**Extrait du document**.

Alexandrina
et la Consécration du monde à Marie

Nous nous étions quittés, la fois dernière, aux prémices de
la consécration du monde au
Cœur Immaculé de Marie, dont Alexandrina fut un
instrument infatigable et certain.
En effet, dans la “Positio” de la Sacré Congrégation
pour la cause des saints, nous pouvons lire la phrase suivante: « En 1936,
sur l'ordre de Jésus, Alexandrina demanda au Saint-Père, par l'intermédiaire du
Père Pinho,
la consécration du monde au Cœur Immaculé de Marie. »
Nous avions vu que le Seigneur lui avait dit que la
révolution espagnole était un châtiment, en lui précisant qu’il était « grand,
le danger, que ce fléau et que les actes de barbarie se répandent » dans
l’univers entier. Comme remède à ces maux, Jésus demandait donc la consécration
du monde au Cœur de sa Mère bénie, en donnant comme signe visible de sa demande,
la passion vécue par Alexandrina.
Le jésuite, Père Mariano Pinho, directeur spirituel de la
servante de Dieu, avait écrit au Cardinal Pacelli — futur Pie XII — Secrétaire
d’État de Pie XI pour l’informer des événements de Balasar et des demandés
réitérées de Jésus à sa confidente sur la consécration du monde.
Quelques mois plus tard, une enquête fut alors ordonnée par
le Saint-Siège, comme nous l’avons dit et les choses en restèrent là.
Jésus avait dit à Alexandrina :
— Je vais te dire comment sera faite la consécration à la
Mère des hommes et ma très sainte Mère, que j’aime tant! Ce sera à Rome: le
Saint-Père lui consacrera le monde, l’invoquera sous le titre de “Reine du
Monde”, “Notre-Dame de la Victoire”! Puis, les prêtres feront de même, dans
toutes les églises de l’univers. Ne crains rien; mais desseins s’accompliront.
Mais, la prudence de l’Église dans de tels “cas”,
entraîne souvent des “retards” dans l’exécution des plans divins. En
attendant le temps connu de Dieu, Alexandrina s’offrait comme victime, pour la
paix, pour les pécheurs et, bien entendu, pour la consécration du monde à Marie.
Puis, le 25 avril 1938, Jésus devient plus exigeant, beaucoup plus pressant: Il
lui ordonna de communiquer au Père Pinho sa divine volonté :
— Dis-lui qu’il faut qu’il écrive au Saint-Père, en lui
demandant, de ma part, la consécration du monde au Cœur Immaculé de ma très
sainte Mère. Mais que le monde sache pourquoi il lui est consacré: Je veux
pénitence et prière... Toi, tu auras beaucoup à souffrir, tant que mes desseins
ne seront pas accomplis.

**Données fournies**.
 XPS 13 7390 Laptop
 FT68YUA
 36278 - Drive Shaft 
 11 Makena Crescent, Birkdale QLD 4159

--

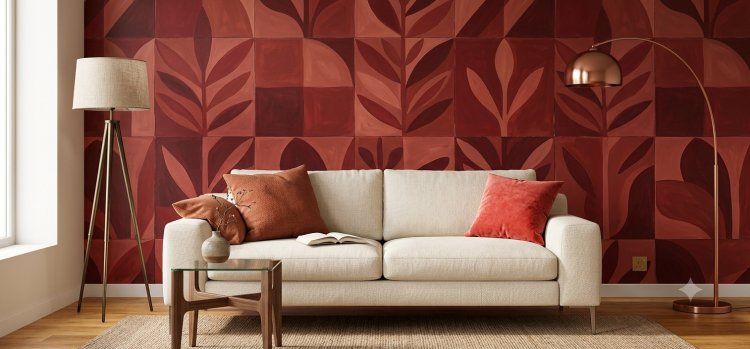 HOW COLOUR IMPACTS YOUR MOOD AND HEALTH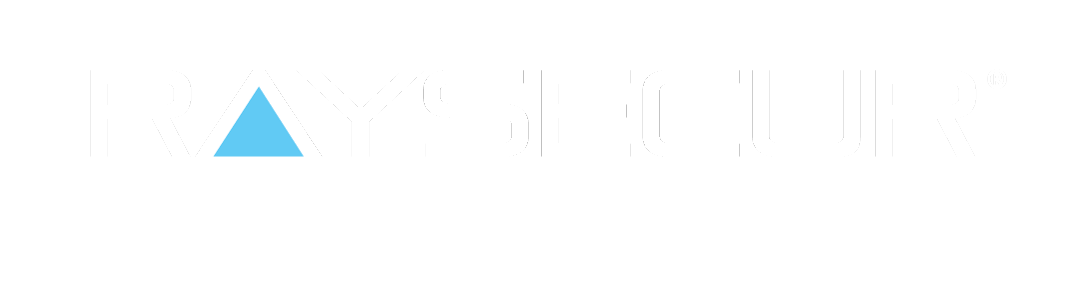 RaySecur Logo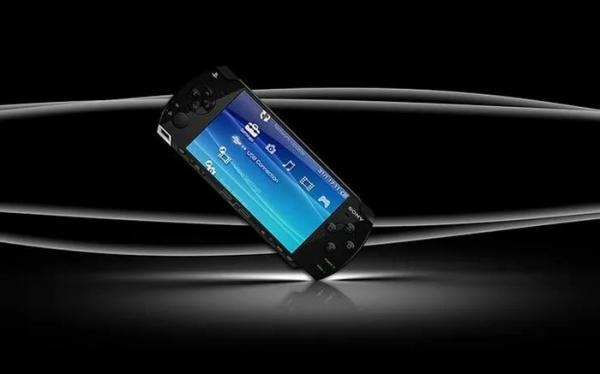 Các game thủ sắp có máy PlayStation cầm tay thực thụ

**Questions**.
A. Citez l'extrait sur Alexandrina, du passage allant de « Nous avions vu » jusqu'à « en restèrent là. » inclus.
B. Résumez en deux phrases l'extrait sur Alexandrina.
C. Poursuivez l'extrait sur Alexandrina et la consécration du monde à Marie à partir de sa dernière phrase.

**Corrigés**.
A.
Nous avions vu que le Seigneur lui avait dit que la
révolution espagnole était un châtiment, en lui précisant qu’il était « grand,
le danger, que ce fléau et que les actes de barbarie se répandent » dans
l’univers entier. Comme remède à ces maux, Jésus demandait donc la consécration
du monde au Cœur de sa Mère bénie, en donnant comme signe visible de sa demande,
la passion vécue par Alexandrina.
Le jésuite, Père Mariano Pinho, directeur spirituel de la
servante de Dieu, avait écrit au Cardinal Pacelli — futur Pie XII — Secrétaire
d’État de Pie XI pour l’informer des événements de Balasar et des demandés
réitérées de Jésus à sa confidente sur la consécration du monde.
Quelques mois plus tard, une enquête fut alors ordonnée par
le Saint-Siège, comme nous l’avons dit et les choses en restèrent là.

B. En 1936, sur l'ordre de Jésus, Alexandrina demanda au Saint-Père, par l'intermédiaire du Père Pinho, la consécration du monde au Cœur Immaculé de Marie, comme remède au danger de voir la révolution espagnole et ses actes de barbarie se répandre dans l'univers entier. Le Père Pinho en informa le Cardinal Pacelli et une enquête fut ordonnée, puis, tandis qu'Alexandrina s'offrait comme victime, Jésus exigea le 25 avril 1938 que le Père Pinho écrive au Saint-Père pour demander cette consécration, en réclamant pénitence et prière.

C.
Une nouvelle lettre fut alors envoyée au Cardinal Pacelli,
lui rendant compte des nouvelles instances divines.
Entre-temps, Jésus avait promis à Alexandrina « de
conduire le Saint-Père, droit au ciel, sans passer par le purgatoire, s’il
faisait la consécration du monde au Cœur Immaculé de Marie. »
Monseigneur Manuel Vilar qui, comme nous l’avons vu
précédemment, avait été chargé de l’enquête, écrivit à Alexandrina, dès son
arrivée à Rome: « Je n’ai pas encore vu le Saint-Père; sitôt que je le
verrai, je lui ferai connaître les “désirs de Notre-Seigneur”. »
Puis, le 2 juin 1939, répondant à une lettre de la servante de Dieu, il
écrivait: « C’est le premier vendredi de juin. Votre lettre — que j’ai
tant aimée — m’est parvenue il y a presque un mois. Je croyais pouvoir
vous donner, aujourd’hui, de bonnes nouvelles concernant la “Consécration du
monde au Cœur Immaculé de Marie”, si instamment demandée par Jésus; mais,
malheureusement, il n’y a encore rien de positif à vous communiquer. Les choses,
à Rome, sont “éternelles”! On n'y est jamais pressé... »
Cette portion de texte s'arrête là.